§ **Document segment**
=-=-=
The safety of procyclidine has not been established during pregnancy. Ask your doctor or pharmacist if you have any doubts or questions about this.

It is sensible to limit use of medication during pregnancy whenever possible. However, your doctor may decide that the benefits outweigh the risks in individual circumstances and after a careful assessment of your specific health situation.

If you have any doubts or concerns you are advised to discuss the medicine with your doctor or pharmacist.

BREAST FEEDING

It is not known whether procyclidine passes into breast-milk. The manufacturer therefore states that it should not be taken if you are breastfeeding.

It is sensible to limit use of medication during breastfeeding whenever possible. However, your doctor may decide that the benefits outweigh the risks in individual circumstances and after a careful assessment of your specific health situation.

If you have any doubts or concerns you are advised to discuss the medicine with your doctor or pharmacist.

PROCYCLIDINE INTERACTIONS

Your doctor or pharmacist may already be aware of any possible drug interactions and may be monitoring you for them. Do not start, stop, or change the dosage of any medicine before checking with them first.

This drug should not be used with the following medications because very serious, possibly fatal interactions may occur:

  • None known

Before using this medication, tell your doctor or pharmacist of all prescription and non-prescription/herbal products you may use, especially of:

  • Amantadine and levodopa used to treat Parkinson’s disease
  • Antihistamines such as astemizole and terfenadine used to treat allergies
  • Domperidone and metoclopramide used to treat nausea and vomiting
  • Disopyramide and quinidine used to treat abnormal heart rhythm
  • Ketoconazole used to treat fungal infections
  • Memantine used to treat Alzheimer’s disease
  • Monoamine oxidase inhibitors (MAOIs) such as isocarboxazid and phenelzine used to treat depression
  • Nefopam used to treat pain
  • Nitrates which dissolve in the mouth to treat angina
  • Phenothiazines such as chlorpromazine or thioridazine used to treat mental illness (psychoses, e.g. schizophrenia)
  • Tricyclic antidepressants such as amitriptyline, and other medications such as clozapine and paroxetine used to treat depression

This information does not contain all possible interactions. Therefore, before using procyclidine, tell your doctor or pharmacist of all the products you use.
=-=-=
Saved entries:

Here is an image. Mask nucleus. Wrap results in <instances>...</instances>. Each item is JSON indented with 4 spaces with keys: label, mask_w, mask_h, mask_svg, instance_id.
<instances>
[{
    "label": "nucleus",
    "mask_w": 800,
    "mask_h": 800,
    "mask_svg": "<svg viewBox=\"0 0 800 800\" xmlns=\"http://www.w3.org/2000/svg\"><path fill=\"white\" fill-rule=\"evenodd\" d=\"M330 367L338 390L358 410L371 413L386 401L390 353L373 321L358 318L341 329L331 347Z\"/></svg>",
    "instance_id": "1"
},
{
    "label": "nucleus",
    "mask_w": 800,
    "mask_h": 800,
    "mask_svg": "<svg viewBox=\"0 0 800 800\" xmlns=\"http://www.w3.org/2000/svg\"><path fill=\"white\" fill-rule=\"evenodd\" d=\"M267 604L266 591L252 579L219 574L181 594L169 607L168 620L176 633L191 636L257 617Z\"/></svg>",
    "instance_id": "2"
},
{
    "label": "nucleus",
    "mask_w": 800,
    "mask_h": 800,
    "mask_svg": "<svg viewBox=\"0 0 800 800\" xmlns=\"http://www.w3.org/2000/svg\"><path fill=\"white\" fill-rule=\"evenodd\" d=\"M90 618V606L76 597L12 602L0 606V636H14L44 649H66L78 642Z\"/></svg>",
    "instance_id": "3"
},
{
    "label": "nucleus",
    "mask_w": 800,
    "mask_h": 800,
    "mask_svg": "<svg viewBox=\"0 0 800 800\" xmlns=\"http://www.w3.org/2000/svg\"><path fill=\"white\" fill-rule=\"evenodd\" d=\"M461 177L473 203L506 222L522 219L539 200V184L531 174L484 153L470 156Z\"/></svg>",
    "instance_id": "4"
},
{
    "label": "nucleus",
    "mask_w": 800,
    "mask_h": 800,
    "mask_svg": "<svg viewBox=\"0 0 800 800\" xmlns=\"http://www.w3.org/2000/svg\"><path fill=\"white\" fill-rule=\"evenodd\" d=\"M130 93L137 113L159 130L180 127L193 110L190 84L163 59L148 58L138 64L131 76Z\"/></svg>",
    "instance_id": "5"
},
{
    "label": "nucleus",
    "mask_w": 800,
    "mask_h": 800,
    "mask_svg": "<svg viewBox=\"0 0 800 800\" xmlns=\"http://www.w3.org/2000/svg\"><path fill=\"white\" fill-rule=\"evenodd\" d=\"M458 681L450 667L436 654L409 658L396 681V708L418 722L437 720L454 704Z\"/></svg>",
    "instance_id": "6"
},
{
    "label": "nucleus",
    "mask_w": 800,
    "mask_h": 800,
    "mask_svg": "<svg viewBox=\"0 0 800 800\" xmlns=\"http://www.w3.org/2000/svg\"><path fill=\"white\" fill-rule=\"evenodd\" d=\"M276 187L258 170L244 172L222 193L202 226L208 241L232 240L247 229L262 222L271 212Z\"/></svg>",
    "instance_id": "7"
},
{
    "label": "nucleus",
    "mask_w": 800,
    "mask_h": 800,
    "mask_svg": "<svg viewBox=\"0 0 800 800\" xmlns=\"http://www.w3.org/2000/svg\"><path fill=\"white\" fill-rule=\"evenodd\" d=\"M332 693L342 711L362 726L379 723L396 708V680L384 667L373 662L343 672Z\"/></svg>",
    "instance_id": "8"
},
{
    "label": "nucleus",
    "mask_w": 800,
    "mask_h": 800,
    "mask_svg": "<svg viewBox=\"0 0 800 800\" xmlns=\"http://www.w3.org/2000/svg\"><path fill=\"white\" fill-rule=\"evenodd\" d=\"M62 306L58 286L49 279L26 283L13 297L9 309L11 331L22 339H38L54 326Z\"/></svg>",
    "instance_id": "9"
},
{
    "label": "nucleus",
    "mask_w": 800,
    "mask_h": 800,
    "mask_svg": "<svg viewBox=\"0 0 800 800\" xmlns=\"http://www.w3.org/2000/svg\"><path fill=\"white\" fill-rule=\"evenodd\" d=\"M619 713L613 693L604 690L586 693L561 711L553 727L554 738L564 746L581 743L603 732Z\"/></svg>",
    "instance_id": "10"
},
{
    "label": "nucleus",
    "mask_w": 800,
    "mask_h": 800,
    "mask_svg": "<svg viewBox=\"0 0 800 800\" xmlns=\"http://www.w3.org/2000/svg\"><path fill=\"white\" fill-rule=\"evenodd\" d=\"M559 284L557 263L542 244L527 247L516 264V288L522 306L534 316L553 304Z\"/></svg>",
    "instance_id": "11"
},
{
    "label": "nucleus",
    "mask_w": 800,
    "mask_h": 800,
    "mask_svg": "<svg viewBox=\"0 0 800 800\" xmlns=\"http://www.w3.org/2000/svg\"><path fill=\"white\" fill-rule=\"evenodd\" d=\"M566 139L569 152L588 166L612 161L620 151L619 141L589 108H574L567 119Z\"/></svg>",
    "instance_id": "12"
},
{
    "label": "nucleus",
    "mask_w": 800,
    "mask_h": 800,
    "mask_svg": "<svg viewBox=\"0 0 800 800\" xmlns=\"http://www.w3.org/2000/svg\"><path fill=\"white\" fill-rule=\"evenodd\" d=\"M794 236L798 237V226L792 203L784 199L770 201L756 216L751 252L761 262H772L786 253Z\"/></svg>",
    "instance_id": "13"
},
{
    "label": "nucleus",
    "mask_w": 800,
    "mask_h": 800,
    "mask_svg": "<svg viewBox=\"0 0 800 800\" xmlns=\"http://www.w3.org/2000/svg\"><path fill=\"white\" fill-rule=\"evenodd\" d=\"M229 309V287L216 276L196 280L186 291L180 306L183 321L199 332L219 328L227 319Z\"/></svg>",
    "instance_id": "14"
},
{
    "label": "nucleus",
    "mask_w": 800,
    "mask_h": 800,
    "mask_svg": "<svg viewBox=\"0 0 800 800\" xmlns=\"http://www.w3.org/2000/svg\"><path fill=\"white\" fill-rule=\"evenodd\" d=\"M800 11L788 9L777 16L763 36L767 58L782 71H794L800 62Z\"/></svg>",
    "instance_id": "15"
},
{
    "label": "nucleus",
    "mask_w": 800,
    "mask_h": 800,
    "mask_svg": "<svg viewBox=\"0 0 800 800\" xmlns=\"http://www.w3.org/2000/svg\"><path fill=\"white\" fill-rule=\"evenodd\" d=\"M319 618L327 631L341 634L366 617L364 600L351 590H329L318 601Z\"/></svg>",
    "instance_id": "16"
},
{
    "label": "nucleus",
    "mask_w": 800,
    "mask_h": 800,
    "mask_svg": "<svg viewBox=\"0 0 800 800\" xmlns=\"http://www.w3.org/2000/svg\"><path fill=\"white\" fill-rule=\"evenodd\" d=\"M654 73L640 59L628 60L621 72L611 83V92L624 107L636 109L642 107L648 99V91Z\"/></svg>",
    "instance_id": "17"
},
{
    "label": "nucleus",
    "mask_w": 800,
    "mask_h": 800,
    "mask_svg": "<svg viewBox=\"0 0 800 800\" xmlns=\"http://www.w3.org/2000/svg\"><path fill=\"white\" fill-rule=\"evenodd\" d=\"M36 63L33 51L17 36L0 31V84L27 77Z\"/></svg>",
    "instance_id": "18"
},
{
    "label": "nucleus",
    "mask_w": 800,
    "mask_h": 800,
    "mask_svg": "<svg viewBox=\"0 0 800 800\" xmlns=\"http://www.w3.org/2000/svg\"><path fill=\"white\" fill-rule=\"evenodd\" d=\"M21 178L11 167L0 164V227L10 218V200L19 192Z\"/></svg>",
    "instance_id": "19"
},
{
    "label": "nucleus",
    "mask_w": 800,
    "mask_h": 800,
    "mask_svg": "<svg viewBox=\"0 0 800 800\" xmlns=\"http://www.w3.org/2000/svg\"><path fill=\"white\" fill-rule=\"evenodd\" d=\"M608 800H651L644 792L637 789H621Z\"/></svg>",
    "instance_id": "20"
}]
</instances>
=-=-=
§ **Task instructions**
[1] From the procyclidine text, extract the passage starting at "It is sensible to limit use of medication during pregnancy" and ending at "you are breastfeeding.".
[2] Summarize the procyclidine text in two sentences.

§ **Answer set**
[1]
It is sensible to limit use of medication during pregnancy whenever possible. However, your doctor may decide that the benefits outweigh the risks in individual circumstances and after a careful assessment of your specific health situation.

If you have any doubts or concerns you are advised to discuss the medicine with your doctor or pharmacist.

BREAST FEEDING

It is not known whether procyclidine passes into breast-milk. The manufacturer therefore states that it should not be taken if you are breastfeeding.

[2] Procyclidine's safety during pregnancy has not been established, and since it is not known whether it passes into breast milk, the manufacturer says it should not be taken while breastfeeding, although a doctor may decide the benefits outweigh the risks. No medicines are known to cause very serious interactions with it, but before using it you should tell your doctor or pharmacist about every product you take, especially those listed, such as medicines for Parkinson's disease, antihistamines, MAOIs and tricyclic antidepressants.